In the film, Parker plays a ghostly mansion owner convinced that Murphy's wife (played by another Brit, Mancunian Marsha Thomason) is the reincarnation of his dead lover.
Film has offered him the chance to meet some of his idols. He worked with Laurence Olivier - "my absolute hero" - on War Requiem. "I was there for one day but can say I worked with him," he says.

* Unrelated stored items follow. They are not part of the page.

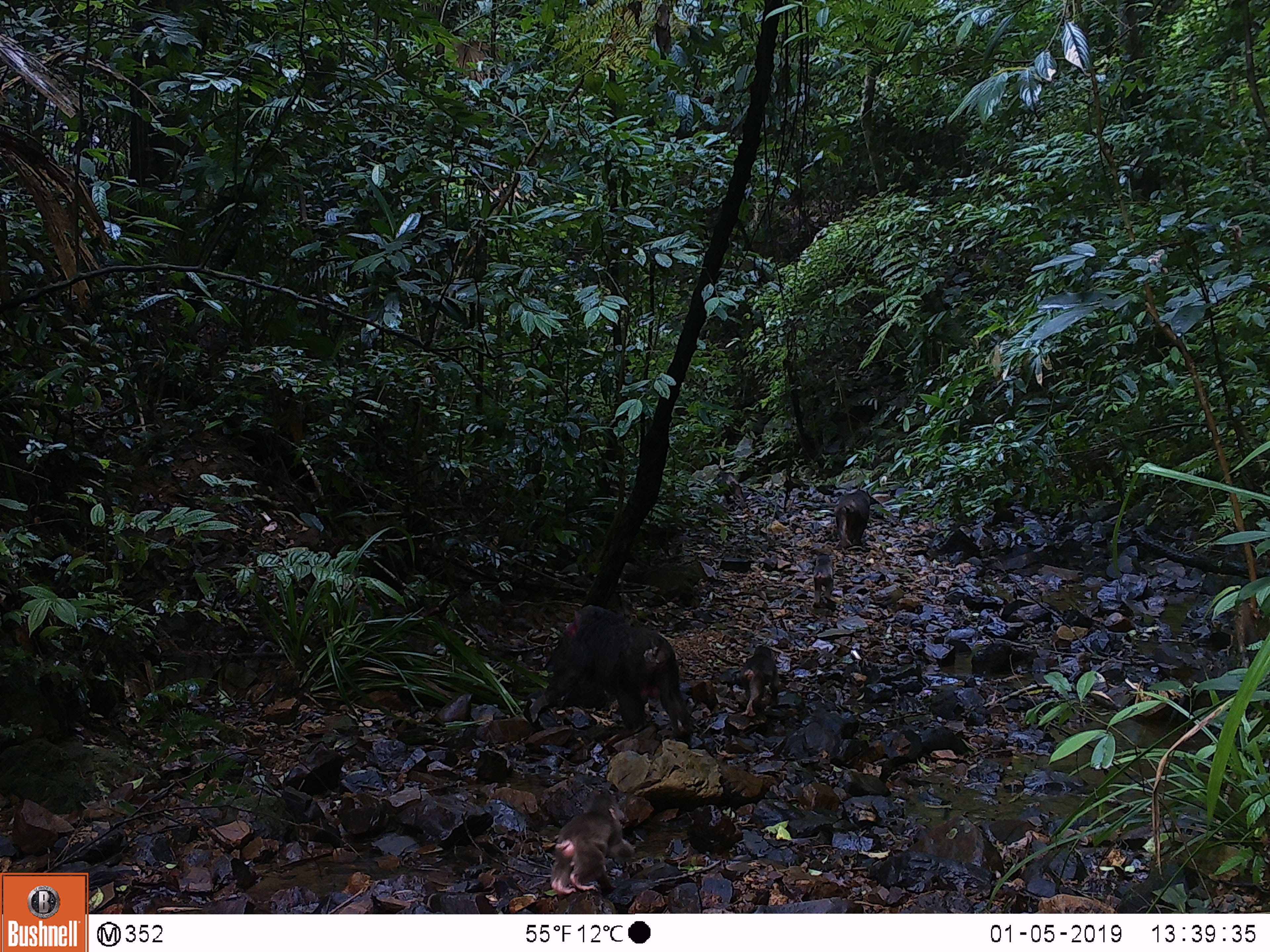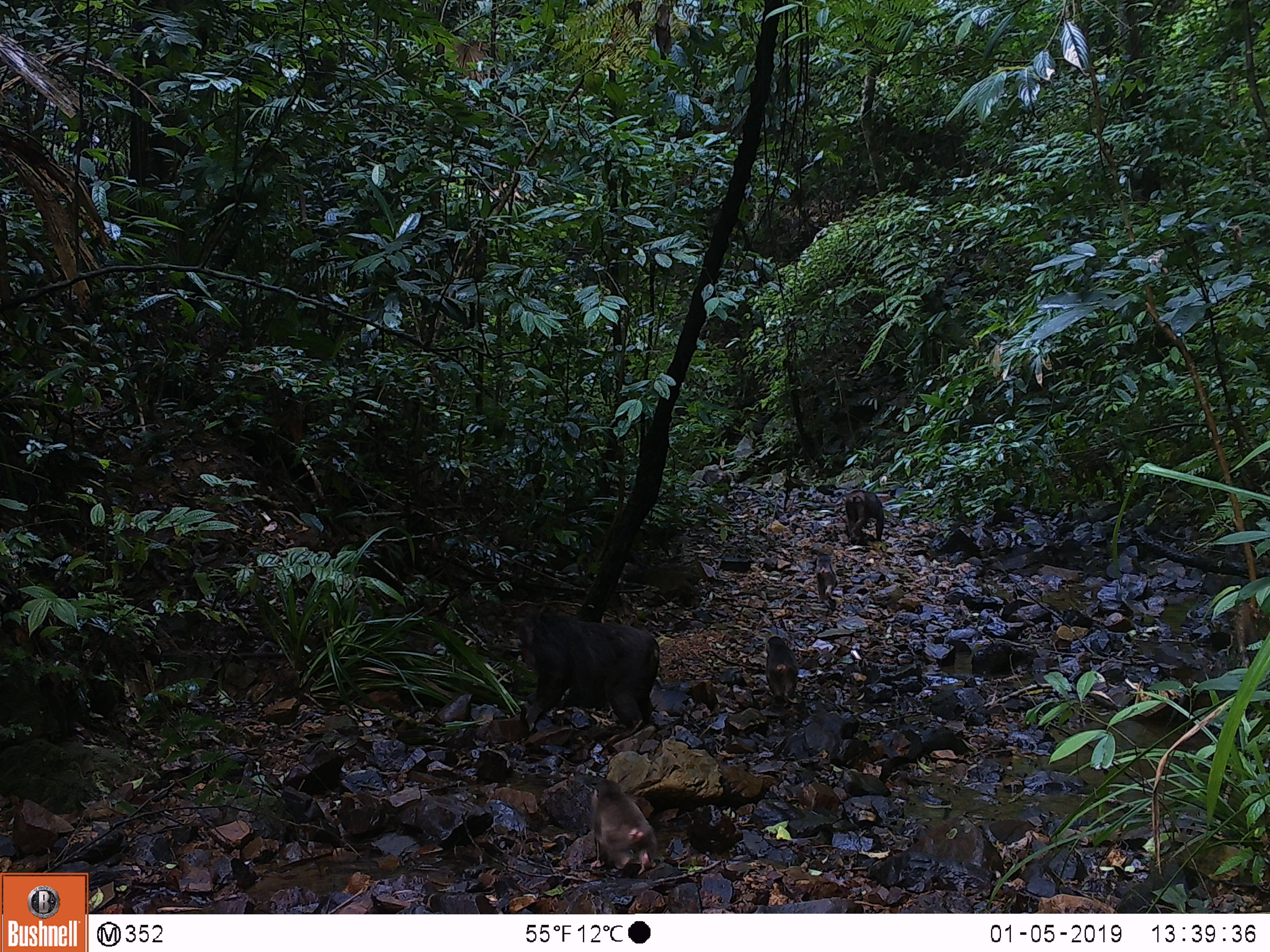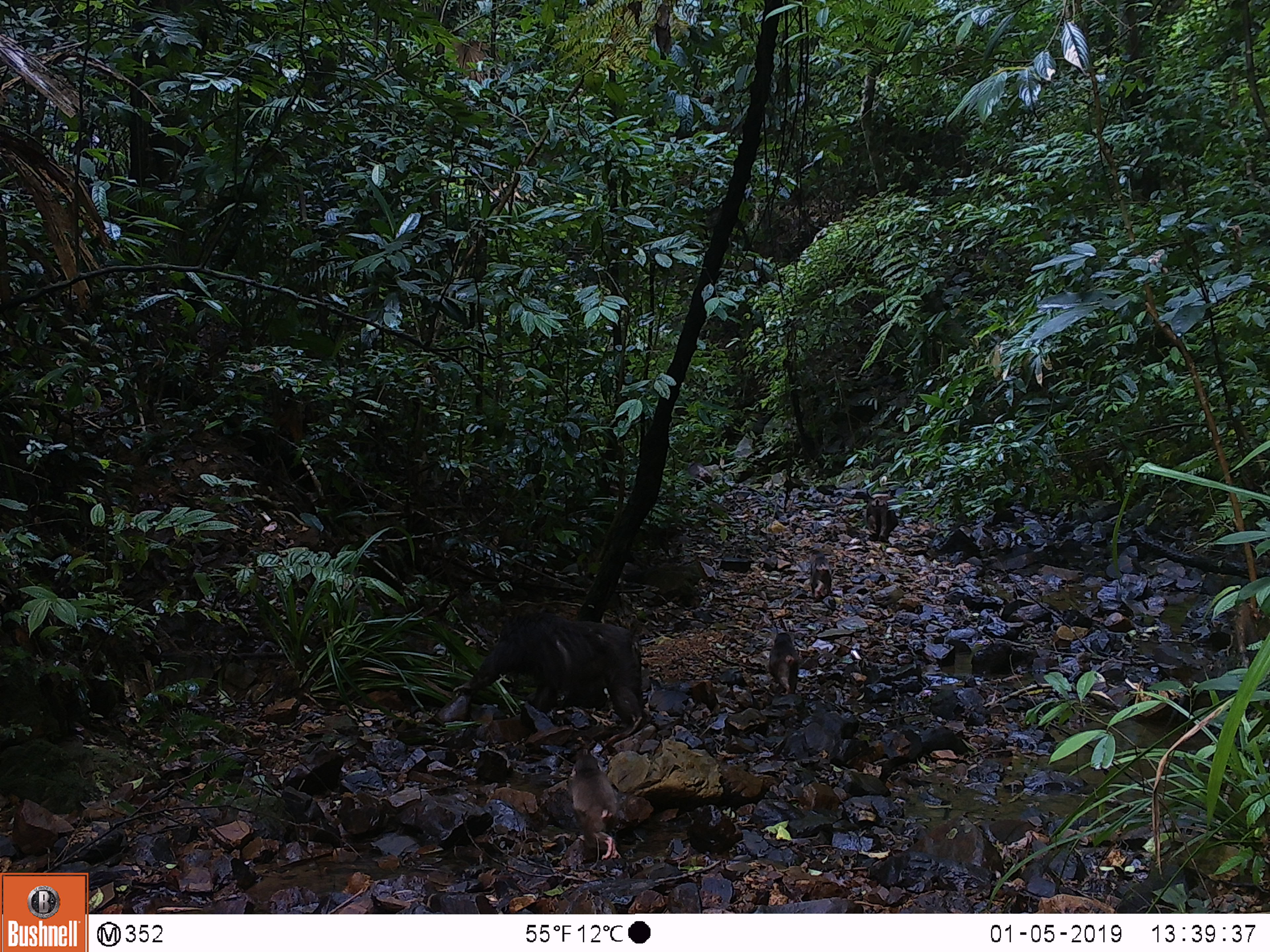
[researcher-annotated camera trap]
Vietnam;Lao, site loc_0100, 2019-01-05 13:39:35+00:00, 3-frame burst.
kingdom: Animalia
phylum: Chordata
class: Mammalia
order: Primates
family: Cercopithecidae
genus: Macaca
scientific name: Macaca arctoides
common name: stump-tailed macaque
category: stump tailed macaque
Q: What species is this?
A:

On The Bodyguard, he appeared with Kevin Costney and Whitney Huston, and with Mel Gibson and Glenn Close in Hamlet.
As much as Parker loves Hollywood, he's always glad to return home to actress wife Anna Patrick and their two children, and to resume his role as TV's Inspector Lynley.
"Working on the Lynley sets are always great fun," he says. "People always want to come back and do another part, but I have to say, 'You can't, you're dead'."
He spent two years with the Royal Shakespeare Company and appeared opposite Dustin Hoffman in a production of The Merchant Of Venice in London and on Broadway. Now stage work doesn't figure in his future plans.
"I really do get paid peanuts for that," he says. "The only plan I have got is to do less theatre. It's exhausting in a way I can't do any more. Night after night not seeing my family, and when I wake up in the morning the first thing I think about is how I pace my day, so that I've got enough energy in the evenings. So the rest of my day is really low key. I don't want that, it's a nightmare for my family."
He'd much rather do film. The first time he sat in front of a camera, he fell in love with it. It's a bit self-indulgent, he admits, but it's true.
Parker knows that planning an acting career is impossible. "I laugh at the idea of a plan," he says. "If you're offered a job, you take it. My only plan is to do less theatre."
* Inspector Lynley Mysteries return to BBC1 at 8pm tonight.
* The Haunted Mansion (PG) is showing in cinemas.